Goal of the exercise →
Turn the data below into a two-column CSV with the headers "text" and "answer", one row per text-and-answer pair. Put each field in double quotes and replace every line break with a space.

Scene-based reasoning data →
_ _ _ _ _

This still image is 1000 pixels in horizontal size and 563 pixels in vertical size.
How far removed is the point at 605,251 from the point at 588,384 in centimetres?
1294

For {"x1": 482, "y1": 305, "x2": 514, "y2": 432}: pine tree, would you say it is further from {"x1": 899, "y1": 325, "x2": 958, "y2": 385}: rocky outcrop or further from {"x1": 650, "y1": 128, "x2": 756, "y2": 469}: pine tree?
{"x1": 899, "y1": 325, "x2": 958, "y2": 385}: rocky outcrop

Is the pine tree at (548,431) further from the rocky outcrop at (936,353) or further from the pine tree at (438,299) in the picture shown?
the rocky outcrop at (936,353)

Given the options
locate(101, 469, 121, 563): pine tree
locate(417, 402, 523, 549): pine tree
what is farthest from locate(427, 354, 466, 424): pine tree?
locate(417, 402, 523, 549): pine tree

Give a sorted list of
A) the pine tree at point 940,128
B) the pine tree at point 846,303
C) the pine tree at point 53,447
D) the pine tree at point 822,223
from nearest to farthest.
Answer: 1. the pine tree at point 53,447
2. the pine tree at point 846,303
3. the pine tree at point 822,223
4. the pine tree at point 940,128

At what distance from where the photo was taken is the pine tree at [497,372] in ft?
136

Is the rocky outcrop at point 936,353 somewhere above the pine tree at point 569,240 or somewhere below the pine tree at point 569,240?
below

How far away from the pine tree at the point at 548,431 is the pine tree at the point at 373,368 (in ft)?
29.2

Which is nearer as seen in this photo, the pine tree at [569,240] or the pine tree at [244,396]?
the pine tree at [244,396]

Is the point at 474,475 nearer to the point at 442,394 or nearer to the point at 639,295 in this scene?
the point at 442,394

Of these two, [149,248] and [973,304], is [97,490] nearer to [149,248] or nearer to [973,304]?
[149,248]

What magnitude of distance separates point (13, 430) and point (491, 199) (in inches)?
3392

_ _ _ _ _

Result of the exercise →
text,answer
"This still image is 1000 pixels in horizontal size and 563 pixels in vertical size. How far removed is the point at 605,251 from the point at 588,384 in centimetres?","1294"
"For {""x1"": 482, ""y1"": 305, ""x2"": 514, ""y2"": 432}: pine tree, would you say it is further from {""x1"": 899, ""y1"": 325, ""x2"": 958, ""y2"": 385}: rocky outcrop or further from {""x1"": 650, ""y1"": 128, ""x2"": 756, ""y2"": 469}: pine tree?","{""x1"": 899, ""y1"": 325, ""x2"": 958, ""y2"": 385}: rocky outcrop"
"Is the pine tree at (548,431) further from the rocky outcrop at (936,353) or further from the pine tree at (438,299) in the picture shown?","the rocky outcrop at (936,353)"
"Given the options locate(101, 469, 121, 563): pine tree locate(417, 402, 523, 549): pine tree what is farthest from locate(427, 354, 466, 424): pine tree?","locate(417, 402, 523, 549): pine tree"
"Give a sorted list of A) the pine tree at point 940,128 B) the pine tree at point 846,303 C) the pine tree at point 53,447 D) the pine tree at point 822,223 from nearest to farthest. Answer:","1. the pine tree at point 53,447 2. the pine tree at point 846,303 3. the pine tree at point 822,223 4. the pine tree at point 940,128"
"At what distance from where the photo was taken is the pine tree at [497,372] in ft?","136"
"Is the rocky outcrop at point 936,353 somewhere above the pine tree at point 569,240 or somewhere below the pine tree at point 569,240?","below"
"How far away from the pine tree at the point at 548,431 is the pine tree at the point at 373,368 (in ft)?","29.2"
"Which is nearer as seen in this photo, the pine tree at [569,240] or the pine tree at [244,396]?","the pine tree at [244,396]"
"Is the point at 474,475 nearer to the point at 442,394 or nearer to the point at 639,295 in this scene?","the point at 442,394"
"Of these two, [149,248] and [973,304], is [97,490] nearer to [149,248] or nearer to [973,304]?","[149,248]"
"What magnitude of distance separates point (13, 430) and point (491, 199) (in inches)?","3392"